> [Dataset excerpts]:
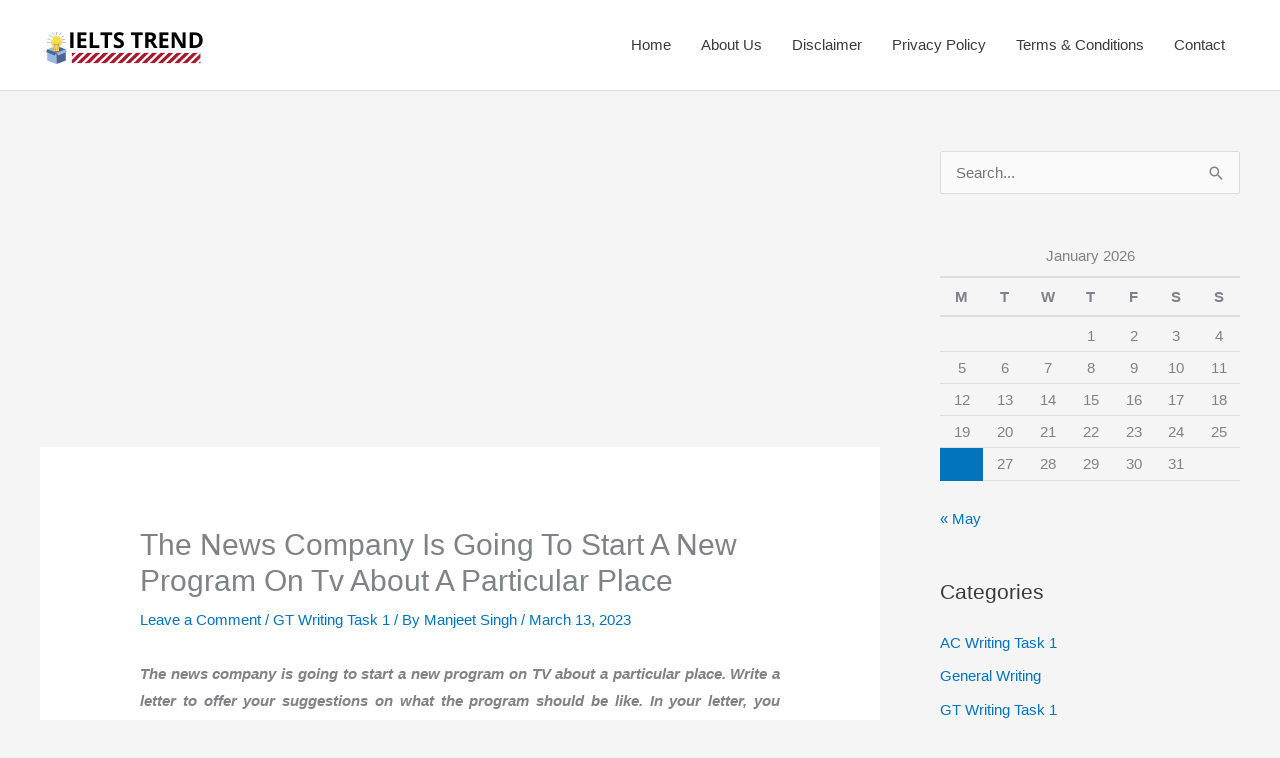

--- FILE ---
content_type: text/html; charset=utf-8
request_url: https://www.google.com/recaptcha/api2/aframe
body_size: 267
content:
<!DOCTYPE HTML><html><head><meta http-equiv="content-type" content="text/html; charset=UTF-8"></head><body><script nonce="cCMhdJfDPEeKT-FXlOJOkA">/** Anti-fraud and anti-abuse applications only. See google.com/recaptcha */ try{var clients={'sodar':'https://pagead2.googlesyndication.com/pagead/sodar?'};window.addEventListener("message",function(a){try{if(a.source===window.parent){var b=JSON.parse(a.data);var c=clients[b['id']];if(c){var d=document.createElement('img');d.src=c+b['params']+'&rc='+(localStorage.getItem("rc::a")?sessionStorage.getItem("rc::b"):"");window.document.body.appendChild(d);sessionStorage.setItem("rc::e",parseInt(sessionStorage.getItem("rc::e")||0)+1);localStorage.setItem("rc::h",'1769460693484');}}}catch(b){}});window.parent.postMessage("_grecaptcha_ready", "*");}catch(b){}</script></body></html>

> [Instructions to follow]:
The output has to match the data above line for line, except that pictures are dropped.

> [Completed exercise]:
--- FILE ---
content_type: text/html; charset=utf-8
request_url: https://www.google.com/recaptcha/api2/aframe
body_size: 267
content:
<!DOCTYPE HTML><html><head><meta http-equiv="content-type" content="text/html; charset=UTF-8"></head><body><script nonce="cCMhdJfDPEeKT-FXlOJOkA">/** Anti-fraud and anti-abuse applications only. See google.com/recaptcha */ try{var clients={'sodar':'https://pagead2.googlesyndication.com/pagead/sodar?'};window.addEventListener("message",function(a){try{if(a.source===window.parent){var b=JSON.parse(a.data);var c=clients[b['id']];if(c){var d=document.createElement('img');d.src=c+b['params']+'&rc='+(localStorage.getItem("rc::a")?sessionStorage.getItem("rc::b"):"");window.document.body.appendChild(d);sessionStorage.setItem("rc::e",parseInt(sessionStorage.getItem("rc::e")||0)+1);localStorage.setItem("rc::h",'1769460693484');}}}catch(b){}});window.parent.postMessage("_grecaptcha_ready", "*");}catch(b){}</script></body></html>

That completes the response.